Join the Restart Party
The Restart Project isn’t just a campaigning organisation. It gets its hands dirty too, by regularly hosting “Restart Parties”, where members of the public can bring their broken electronics and work with skilled volunteers to get their gadgets working again.
“We tend to fix about 55% of the things that are brought in on the spot,” said Vallauri, but he notes that success can vary significantly. “The most common repairs that are done at these events are screen repairs, for which we have a success rate of 54%,” he said, but power and battery issues are a different story.
“Unfortunately, we tend to have a much lower fix rate because sometimes it is the battery but other times it might be the charging port or much more complicated things that don’t necessarily get repaired.”

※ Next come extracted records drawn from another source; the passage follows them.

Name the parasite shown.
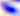
This is Toxoplasma gondii.

Summary:
  - Magnification: 400x
  - Modality: photomicrograph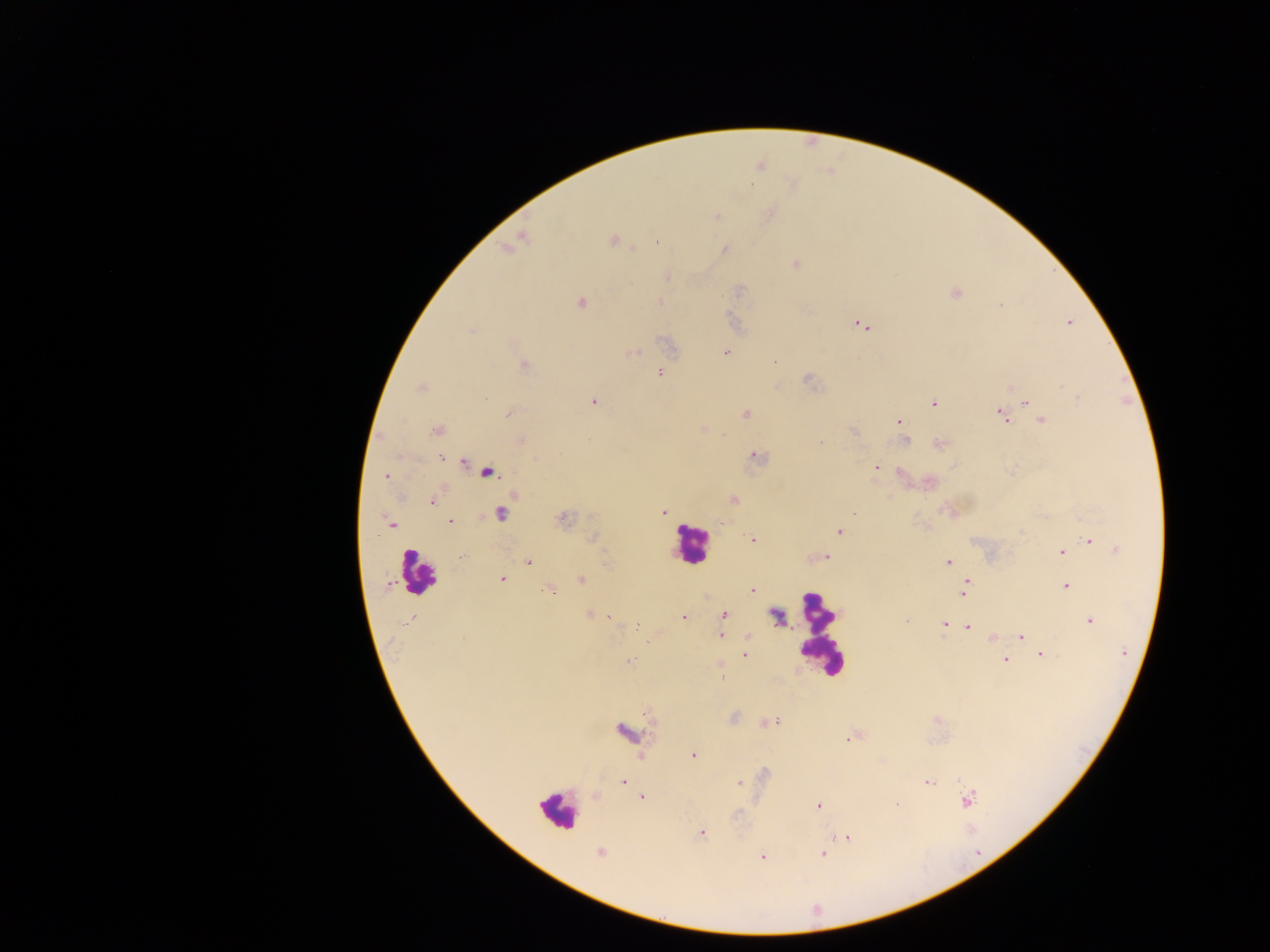
Approximate centers as {x, y} in pixels. Leukocyte locations: {692, 544}, {417, 573}, {816, 635}, {558, 810}. Malaria parasite locations: {759, 166}, {769, 212}, {717, 216}, {518, 238}, {613, 241}, {657, 241}, {508, 246}, {724, 249}, {796, 264}, {954, 293}, {659, 301}, {581, 302}, {1069, 322}, {860, 324}, {725, 352}, {631, 353}, {774, 361}, {523, 364}, {661, 372}, {806, 378}, {1010, 386}, {421, 387}, {594, 401}, {933, 402}, {1025, 402}, {1032, 406}, {509, 413}, {746, 414}, {1001, 415}, {1042, 419}, {898, 422}, {702, 428}, {437, 429}, {852, 431}, {520, 439}, {590, 439}, {905, 441}, {939, 443}, {439, 455}, {754, 456}, {464, 463}, {876, 468}, {487, 472}, {900, 472}, {386, 476}, {929, 481}, {732, 499}, {433, 501}, {663, 511}, {952, 511}, {500, 513}, {562, 519}, {449, 521}, {391, 524}, {839, 531}, {752, 539}, {1089, 541}, {1117, 550}, {1060, 551}, {826, 557}, {527, 562}, {948, 562}, {502, 579}, {582, 580}, {1065, 585}, {965, 587}, {549, 589}, {752, 589}, {589, 615}, {723, 615}, {776, 615}, {610, 616}, {683, 616}, {1089, 620}, {907, 621}, {945, 624}, {968, 627}, {721, 635}, {747, 636}, {1021, 636}, {993, 637}, {744, 654}, {1040, 654}, {1005, 660}, {628, 661}, {719, 662}, {722, 678}, {769, 722}, {623, 732}, {851, 737}, {692, 755}, {622, 782}, {740, 783}, {929, 783}, {596, 796}, {641, 797}, {967, 800}, {895, 804}, {818, 806}, {701, 832}, {846, 836}, {599, 852}, {822, 854}, {763, 856}. One field of view. Mobile-phone photograph taken through the microscope. Image is 1270×952 pixels. Thick blood film. Sample from Ghana.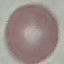
Summary:
  - Malaria status: uninfected
  - Preparation: thin smear
  - Capture: smartphone through the microscope eyepiece
  - Image type: automatically extracted cell patch, resized to 64 × 64 pixels
  - Stain: GiemsaDescribe the morphology of the erythrocytes.
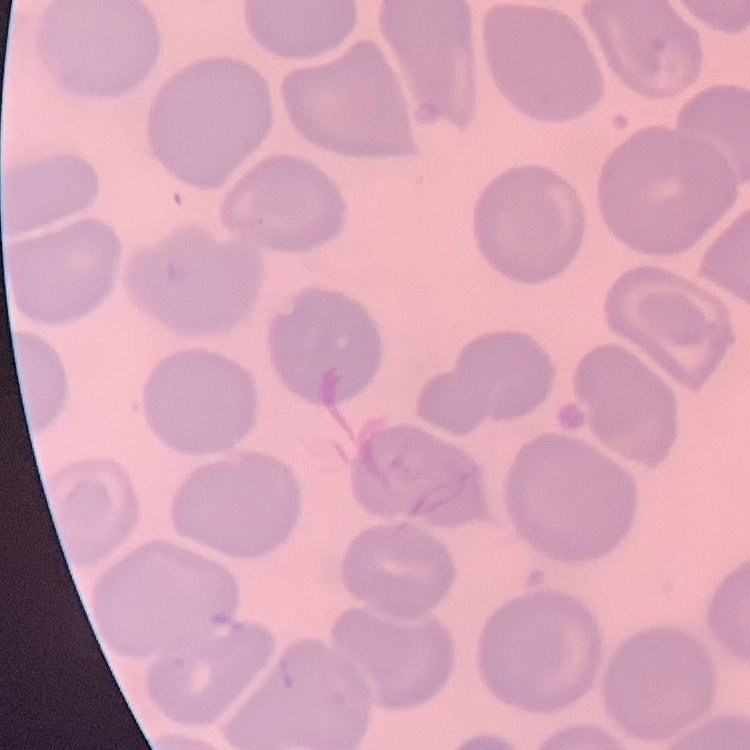
No rouleaux formation.

Thin blood film. One tile cut from a larger photomicrograph. Field's or Giemsa stain.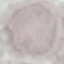
malaria status = uninfected
capture = smartphone camera at the microscope eyepiece
preparation = thin blood smear
image type = automatically extracted cell patch, resized to 64 × 64 pixels
stain = GiemsaReport the malaria status of this cell.
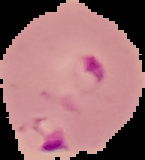

It is parasitized.

Summary:
  - Image size: 145×160 pixels
  - Image type: segmented cell region with the area outside set to black
  - Preparation: thin blood film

Ultimately, according to data he has collected, around 20% of gadgets that are brought in are deemed nonrepairable. But while there are regular failures, miracles sometimes occur.
“We’ve had some exciting and unexplainable experiences with people bringing products that are dead,” explained Vallauri. “They get disassembled by a repairer, together with the participant, and they can’t find any fault. Then they finally put it back together and then it works.
“Sometimes it’s not that a product is necessarily broken, but potentially there’s a loose contact somewhere, that by virtue of disassembling, and cleaning contacts, and putting it back together, you get a product that might have another few years of life ahead.
“We call it the Midas touch,” he said.